Ethnic conflict is not something new to the B’nei Menashe, especially not to those who come from Manipur, a state riven by rivalries and violence between the different parts of its population for as long as anyone can remember. “This is the first time, though, that I’ve seen anything similar break out in Israel,” said Yaacov Tuboi. “It happened because the Arabs have

perceived us Jews as being weak. I’m not saying we should behave like them. We have five or six Arab families living here in Sderot, and nobody bothers them and nobody will. Just think of what would have happened had the situation been reversed! But our tolerance is seen as timidity. That’s where the problem lies.”


Yoel Misao, too, thought “the recent rioting was unprecedented. I never thought it could happen here. It shouldn’t have been permitted to happen.” Misao agreed with Gershom Mate that outside instigation was involved. “None of this would have taken place without it,” he said.

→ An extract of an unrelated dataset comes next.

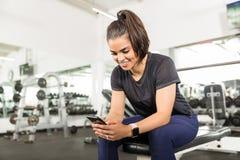Femme convenable de sourire à l'aide du téléphone intelligent dans le club de santé photographie stock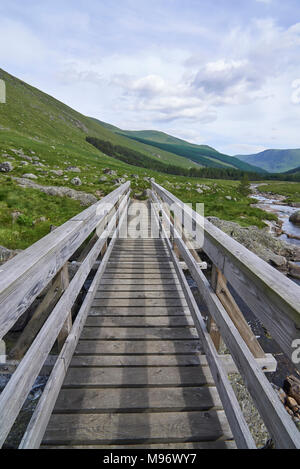 A small wooden Footbridge on the Path up Glen Doll in the Angus Glens and Cairngorm National park in the Highlands of Scotland. - Stock Photo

For Maor Lotzem, the riots called for self-examination. “Maybe it’s time to look more carefully at ourselves,” he told our Newsletter. “We need to be stronger in our faith.”

Isaac Thangjom

On the whole, B’nei Menashe reactions to the past week’s violence reflect the views of a community that leans heavily to the Right politically. “This partly has to do with its background in Northeast India,” says Isaac Thangjom, Degel Menashe’s executive director. “We come from a heavily ethnicized society. In Manipur, for instance, where I’m from, it’s one group against another: Kukis against Nagas, Nagas against Meiteis, and so on. If you’re a Kuki, as all the B’nei Menashe from Manipur are, the Kukis come first. There’s no sense of a society in which everyone needs to be treated fairly and no group should be given an advantage over another. The understanding is that someone will always have the advantage – and you want that to be you. In the old days, a Kuki chief could make peace with his enemies, but he only made it after he vanquished them. We’ve brought that attitude with us to Israel. That’s why endless ceasefires with Hamas make no sense to us.”

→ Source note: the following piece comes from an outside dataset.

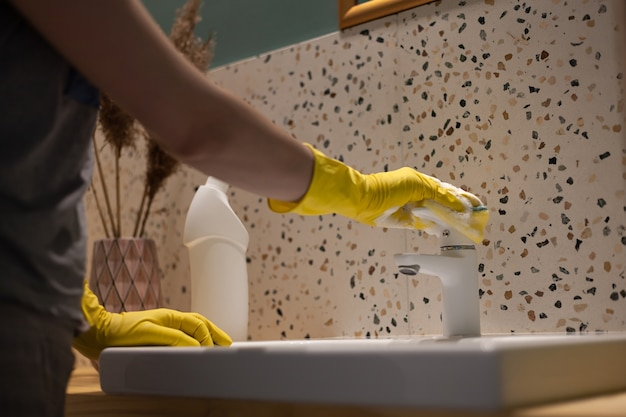 Female hands cleaning bathroom washing the washbasin in protective gloves at home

(May 11) For the first time since B’nei Menashe began coming to Israel in the early 1990s, The Jewish Agency will join in bringing them, it was announced in Jerusalem this week. Since 2007, B’nei Menashe Aliyah has been the exclusive domain of the private Jerusalem-based organization Shavei Israel. This will no longer be the case.


The development represents a victory for Degel Menashe, which has campaigned for a new approach to B’nei Menashe immigration with both The Agency and The Ministry of Immigration and Absorption. As reported by our Newsletter at the time, a January 11 meeting between Degel Menashe representatives and high officials of The Agency, including its chairman Isaac Herzog, helped pave the way for the change.


Five-hundred-forty-eight immigrants, it was also announced, will be in the next contingent of B’nei Menashe to arrive. This number comes from a list of 722 candidates for Aliyah, drawn up by Shavei Israel in 2016, 252 of whom reached Israel last December. All future lists, Degel Menashe has been assured by reliable sources in The Jewish Agency, will be compiled with The Agency’s full participation and under its oversight.


The 548 olim, our Newsletter has learned, will be divided into two groups, the second to follow upon the first’s completion of its conversion process. Unlike the past, in which Shavei Israel footed most or all of the bill for the airfare of B’nei Menashe olim, the bulk of the costs will be paid for this time by the The Jewish Agency. Shavei Israel is said to be in financial straits and unable to shoulder the burden as once it did.


Following their conversion, the new group of immigrants will reportedly be housed in Nof ha-Galil (formerly Upper Nazareth), where the 252 who preceded them now reside.